A gridded sheet is tracked using ARKit image tracking for a high-feature texture in its center. the user can color each cell of the grid with a set of distinct colors which the system should interpret. Given a 3d coordinate in world space, which pixel area is corresponding in the camera frame?
We are now using the WorldTrackingProvider's queryDeviceAnchor with the current timestamp CACurrentMediaTime(). Is multiplying that with the camera extrinsics the correct approach to get the extrinsics in world space?
For debugging purposes we are now drawing the captured frames onto a canvas which we position at one meter in front of the camera location (as described above) with pixel density 1/focal length, together with a small sphere at the center of the canvas and a tube going from the camera to the center of the canvas. It looks like the "left camera" really is the right camera (from the user's perspective), is that correct?
when rendered for the right eye, the tube seems to to be pointing perfectly forward, slightly from the top left of the display. Does this mean that the whole scene is rendered from the camera's position? If not, what does it mean?

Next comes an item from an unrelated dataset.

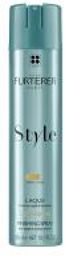 Style Laque 300 ml - Flacon-Aérosol 300 ml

Unfortunately we have still not been able to display the tracked object at the correct pose in world space; there is a consistent offset which is very similar to the offset between the passthrough and the rendered frame on the canvas. Thanks a lot for your assistance so far, that is very much appreciated! I will try to test all the assumptions in a minimal project which we could share if that helps, I will keep you posted here if I make any progress.